When we have no beams the Trigger Shifter usually has nothing useful to do. I can prepare the prescale keys for the next run, but otherwise I can’t really do much until the next time the LHC ramps up. As it ramps up I need to watch the Bunch Groups (this tells ATLAS how many bunches of protons are moving through the LHC.) If they change, I create new bunch group information. In fact, that’s the most useful part of the Red Folder Of Answers. It’s something I will have to later today for the first time!
From time to time we have special running conditions, and we have special prescale keys for that. Right now I have to keep track of seven different sets of prescale keys (for normal running, for when the machine is in Standby mode, for when we take calibrations and for different special tasks, such as when the LHC tries a new configuration.) Each one is written on its own tiny sheet of paper!
And the other stuff
Apart from the tasks listed above, I have be able to answer general questions about the trigger, such as making comments about its performance, finding out what a specific part of the trigger is doing and working out problems. I also need to be in constant communication with the other Shifters, usually the Shift Leader (the boss!) and the Run Control Shifter who needs to know what changes to make to the trigger menu. My Desk allows me to “spy” on the Run Control Shifter to make sure the trigger settings are correct there. Right now the prescale keys are exactly what we expect. Unless there is a serious breakdown of communication, they should always match. From time to time the Run Control Shifter gets a message popping up on their screen about background events, and then ask the Trigger Shifter to make a decision. The answer is usually “No”.

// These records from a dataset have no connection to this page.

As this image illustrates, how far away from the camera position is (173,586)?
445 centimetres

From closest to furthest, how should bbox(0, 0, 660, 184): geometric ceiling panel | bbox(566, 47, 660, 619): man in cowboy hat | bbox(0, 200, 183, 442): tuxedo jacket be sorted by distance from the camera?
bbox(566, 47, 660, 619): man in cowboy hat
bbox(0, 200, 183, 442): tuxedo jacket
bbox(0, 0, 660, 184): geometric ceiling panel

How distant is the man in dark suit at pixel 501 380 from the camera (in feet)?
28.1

At the moment the LHC is injecting beams. That means that I can’t make any changes. The prescale keys are ready for the next run. I’ve updated myself with all the information for the day. I’ve even written up a summary for the Shift Leader and the next Trigger Shifter about the day’s plans. There are currently some plots flashing on the monitor before me. When the LHC starts to ramp up I need to watch these plots carefully. If they change even by a little bit I’ll need to update the bunch group information. If not, then I can just sit back until we start recording data again.
It’s quite an odd job when you think about it.